Alyssa Paredes

Grant Type

Dissertation Fieldwork Grant

Institutional Affiliation

Yale U.

Grant number

Gr. 9283

Approve Date

April 18, 2016

Project Title

Paredes, Alyssa, Yale U., New Haven, CT - To aid research on 'Altering Asia's Banana Republic? The Making of an 'Alternative' Supply Chain Along the Pacific Rim,' supervised by Dr. William W. Kelly

ALYSSA PAREDES, then a graduate student at Yale University, New Haven, Connecticut received a grant in May 2016 to aid research on ‘Altering Asia’s Banana Republic? The Making of an ‘Alternative’ Commodity Chain along the Pacific Rim,’ supervised by Dr. William W. Kelly. This ethnographic project was conducted for 18 months between August 2016 and January 2018, and it explored the material and immaterial makings of banana supply chains between the Philippines and Japan. Fieldwork was conducted on two distinct trade networks: the first for conventional plantation Cavendish bananas, and the second for wild, non-plantation balangon bananas. This project adopted the ‘commodity chain,’ broadly understood, as a methodological heuristic for collecting qualitative and quantitative data. A comparative study of the agro-ecological crop systems and supply chain logistics of the two different varieties revealed how moral and infrastructural networks shaped how communities engaged in local political movements and transnational solidarity. In particular, fieldwork focused on Filipino and Japanese locals’ involvements in issues such as highland plantation expansion, aerial spraying and chemical use, and Fusarium Wilt (a deadly fungal disease) control. This research aspires to contribute to economic and ecological anthropology, and to transregional scholarship on the inter-Asian region.

● ● ● ● ●

# What the task asks:
According to the grant summary, why did the project adopt the "commodity chain" concept? The items are unrelated to the grant summary and play no part here.

# Record extracts:
● ● ● ● ●

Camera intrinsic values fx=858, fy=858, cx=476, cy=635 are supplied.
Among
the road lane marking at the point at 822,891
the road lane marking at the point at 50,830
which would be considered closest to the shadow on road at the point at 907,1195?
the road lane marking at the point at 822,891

● ● ● ● ●

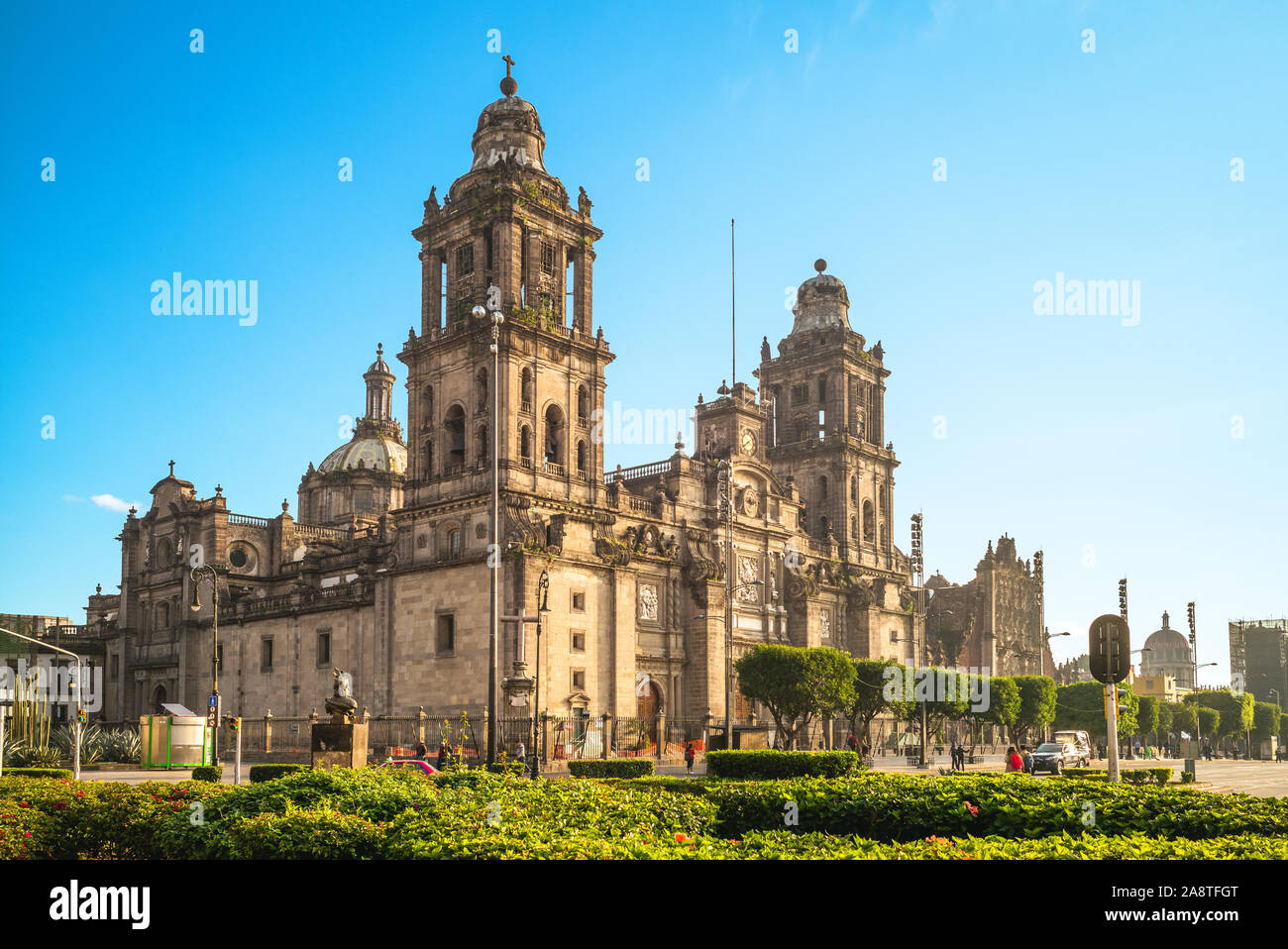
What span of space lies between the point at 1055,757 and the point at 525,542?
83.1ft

● ● ● ● ●

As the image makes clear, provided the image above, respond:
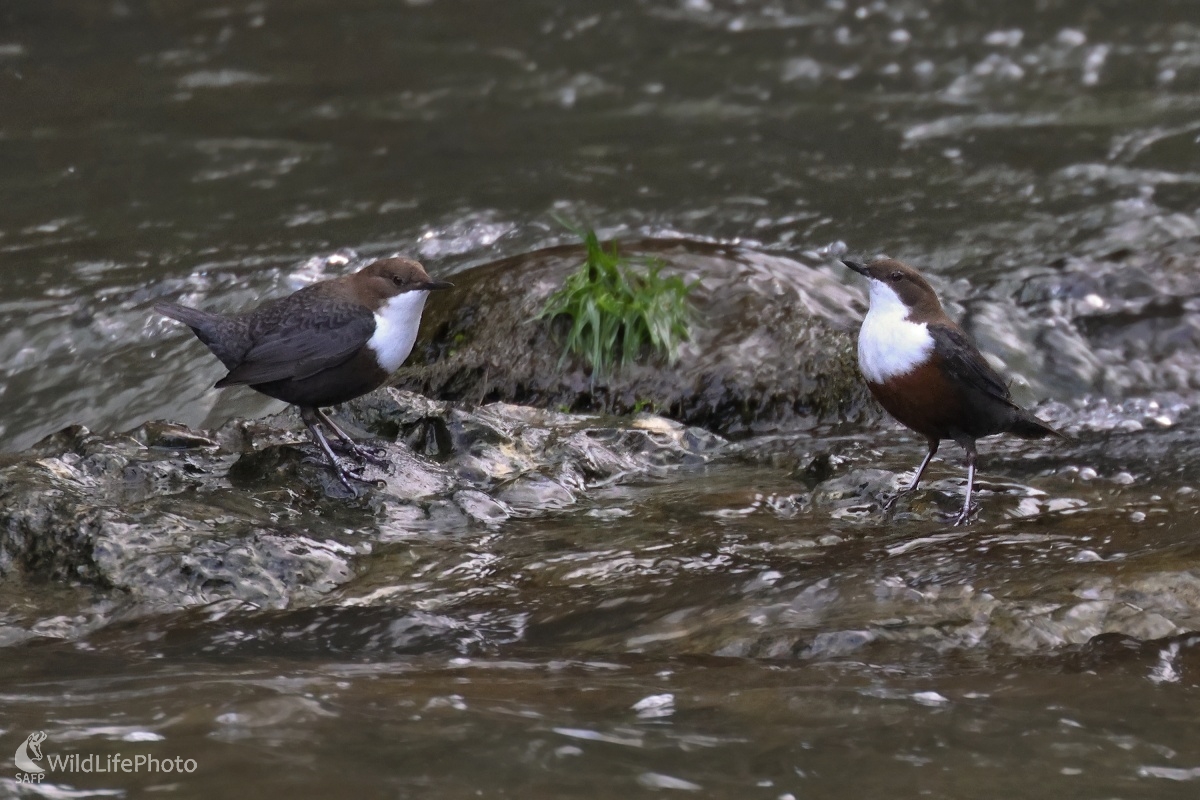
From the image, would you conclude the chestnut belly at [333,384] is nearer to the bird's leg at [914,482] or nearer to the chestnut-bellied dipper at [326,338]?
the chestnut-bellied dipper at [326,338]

● ● ● ● ●

# Task output:
The project adopted the commodity chain, broadly understood, as a methodological heuristic for collecting qualitative and quantitative data.